全体的に、説明を「あえて」していない絵本なんだなという印象です。一度読んだだけで分からなくてもいい。何度も読んでいるうちに子どもの言葉が広がっていくことを信じている、という感じ。 

 

もしかしてあらゆる絵本には、大人が一度さらっと読んだだけでは分からないことがたくさんあるのかもしれません。

 

21世紀の新しい絵本に興味津々です

私は、自分が小さい頃に読んでいた絵本を子どもに読むのも大好きですが、新しく出版された絵本に子どもと一緒に初めて出会うのも大好きです。 
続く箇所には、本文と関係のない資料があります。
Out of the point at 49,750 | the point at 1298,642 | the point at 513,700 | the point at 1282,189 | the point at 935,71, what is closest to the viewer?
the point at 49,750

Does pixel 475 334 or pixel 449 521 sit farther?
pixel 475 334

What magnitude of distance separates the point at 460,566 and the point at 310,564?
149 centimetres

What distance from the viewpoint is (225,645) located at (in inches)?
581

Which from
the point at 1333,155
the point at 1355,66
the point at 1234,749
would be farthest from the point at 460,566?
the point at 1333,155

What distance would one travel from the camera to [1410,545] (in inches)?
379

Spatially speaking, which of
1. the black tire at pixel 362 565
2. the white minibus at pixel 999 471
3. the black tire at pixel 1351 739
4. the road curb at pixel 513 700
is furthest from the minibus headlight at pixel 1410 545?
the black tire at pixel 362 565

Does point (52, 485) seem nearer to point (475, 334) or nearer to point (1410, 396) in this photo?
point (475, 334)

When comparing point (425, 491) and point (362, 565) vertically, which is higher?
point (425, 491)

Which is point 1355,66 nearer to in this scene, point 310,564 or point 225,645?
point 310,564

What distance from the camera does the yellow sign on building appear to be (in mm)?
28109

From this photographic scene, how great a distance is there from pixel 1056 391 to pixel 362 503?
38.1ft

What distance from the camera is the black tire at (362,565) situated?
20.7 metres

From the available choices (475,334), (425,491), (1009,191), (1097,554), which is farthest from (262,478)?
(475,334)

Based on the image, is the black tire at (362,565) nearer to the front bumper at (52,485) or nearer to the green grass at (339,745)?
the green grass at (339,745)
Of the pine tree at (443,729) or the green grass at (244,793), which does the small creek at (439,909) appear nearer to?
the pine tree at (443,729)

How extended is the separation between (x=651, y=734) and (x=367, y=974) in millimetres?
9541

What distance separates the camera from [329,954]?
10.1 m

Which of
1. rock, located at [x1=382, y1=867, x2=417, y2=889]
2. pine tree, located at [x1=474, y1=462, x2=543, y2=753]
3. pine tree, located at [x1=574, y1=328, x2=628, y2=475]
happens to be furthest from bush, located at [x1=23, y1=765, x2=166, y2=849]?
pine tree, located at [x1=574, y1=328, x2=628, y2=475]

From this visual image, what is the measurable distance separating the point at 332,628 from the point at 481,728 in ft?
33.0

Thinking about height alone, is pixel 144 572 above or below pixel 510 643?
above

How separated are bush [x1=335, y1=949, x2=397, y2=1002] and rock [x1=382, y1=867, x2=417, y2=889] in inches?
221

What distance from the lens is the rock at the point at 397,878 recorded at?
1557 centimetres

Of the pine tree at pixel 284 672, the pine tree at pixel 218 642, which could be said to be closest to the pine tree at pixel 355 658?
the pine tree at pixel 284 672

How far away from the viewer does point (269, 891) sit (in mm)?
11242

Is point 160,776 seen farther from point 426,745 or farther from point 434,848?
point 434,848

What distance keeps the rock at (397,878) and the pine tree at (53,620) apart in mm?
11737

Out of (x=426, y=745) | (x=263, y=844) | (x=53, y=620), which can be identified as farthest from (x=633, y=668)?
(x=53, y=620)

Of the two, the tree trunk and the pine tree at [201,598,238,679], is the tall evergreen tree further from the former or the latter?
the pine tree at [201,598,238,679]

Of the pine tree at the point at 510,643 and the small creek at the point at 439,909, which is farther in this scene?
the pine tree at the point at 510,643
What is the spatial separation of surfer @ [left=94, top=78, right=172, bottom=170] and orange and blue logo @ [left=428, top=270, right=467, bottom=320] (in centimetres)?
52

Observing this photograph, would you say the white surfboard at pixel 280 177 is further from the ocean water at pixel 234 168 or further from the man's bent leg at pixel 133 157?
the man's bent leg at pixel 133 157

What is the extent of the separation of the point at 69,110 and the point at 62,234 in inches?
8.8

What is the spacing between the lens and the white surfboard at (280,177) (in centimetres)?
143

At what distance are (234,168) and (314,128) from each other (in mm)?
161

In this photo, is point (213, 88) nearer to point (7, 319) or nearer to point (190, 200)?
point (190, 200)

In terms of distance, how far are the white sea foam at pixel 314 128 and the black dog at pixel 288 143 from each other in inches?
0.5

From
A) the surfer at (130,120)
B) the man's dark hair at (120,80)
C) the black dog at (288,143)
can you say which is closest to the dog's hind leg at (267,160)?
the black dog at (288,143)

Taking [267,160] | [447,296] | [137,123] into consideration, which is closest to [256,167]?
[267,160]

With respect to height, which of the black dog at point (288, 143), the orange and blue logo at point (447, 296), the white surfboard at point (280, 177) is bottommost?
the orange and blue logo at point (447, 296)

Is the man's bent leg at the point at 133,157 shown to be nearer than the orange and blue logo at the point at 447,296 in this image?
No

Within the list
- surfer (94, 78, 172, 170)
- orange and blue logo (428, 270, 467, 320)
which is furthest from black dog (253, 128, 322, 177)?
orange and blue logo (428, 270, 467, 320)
何十年も読み継がれてきた古典絵本には、確かな魅力がありますが、絵本は時代の空気、社会を反映する文化でもあります。今を生きる大人が、今を生きる子どもたちに向けて送り出した21世紀の絵本。その新しい表現と傾向に注目してみてください。

(引用:第6章 21世紀の子どもの本 その1 絵本 | 日本の子どもの文学―国際子ども図書館所蔵資料で見る歩み

 

今回読んだヒューイの絵本2冊は、原著が出版されたのが2012年(The New Jumper)と2015年(What's the Opposite?)。日本語版が出たのが2020年です。

21世紀の新しい絵本を読んでみたい方にはとってもオススメです。